── Text segment
For get the wana,” Uncle Tom relates, “we go cut the wire. Might be about four or five feet. So get a long handle, bend them in half then put them in one pipe and twist that thing, and then the ends, you get a fork. And you make one claw at that end. You go get the wana with that, so you no get poked. All improvise.

“I learned how to make the wana kind thing, to go box all the thorns off. Chicken wire. You can roll the wana inside there, back and forth, so the thorns get all bust off. Then you go get the wana.”

“I wasn’t a big wana eater, Lahela admits. “But we used to get when we have to go maybe get some for eat, if we catch lobster. It’s a delicacy—the raw lobster and the meat you mix with the wana. My family loved that, but I wasn’t big on it. I’d eat some, I eat more fish than that, but I know how to go and gather. Right in front where Chipper guys, Paliaka, as you’re coming here there’s that reef come all the way out, you can actually walk outside, that’s where the wana is, and you can get some. I used to, when I ono, I just go up and go walk out with the kids and take them and then clean one outside there. I think that’s what they’re trying to also bring back right now. I think there’s so much you only can get maybe four or something like that, per person.”

Ula and Kūhonu:

We did lobster catching, Lahela continues. “My brother guys was incredible, they taught us how to get lobster. I wasn’t the one to grab it. They used to dive in the holes and I used to hold the bag open. I didn’t eat them raw until I was a little older, not in my high school, even when I came out of school.


Several spiny lobsters and one slipper lobster, back left. Guy Holt photo.
────
── Recorded data
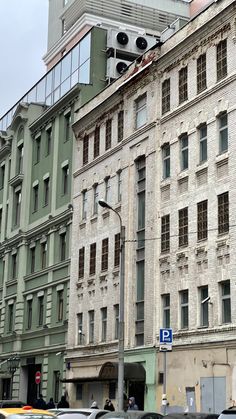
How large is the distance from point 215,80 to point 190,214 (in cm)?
572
────
Objective => Can you write out everything in the fishing passage from "We did lobster" down to "Guy Holt photo.", swapping "bag" for "net"? The data here comes from a separate source.

Answer below =>
We did lobster catching, Lahela continues. “My brother guys was incredible, they taught us how to get lobster. I wasn’t the one to grab it. They used to dive in the holes and I used to hold the net open. I didn’t eat them raw until I was a little older, not in my high school, even when I came out of school.


Several spiny lobsters and one slipper lobster, back left. Guy Holt photo.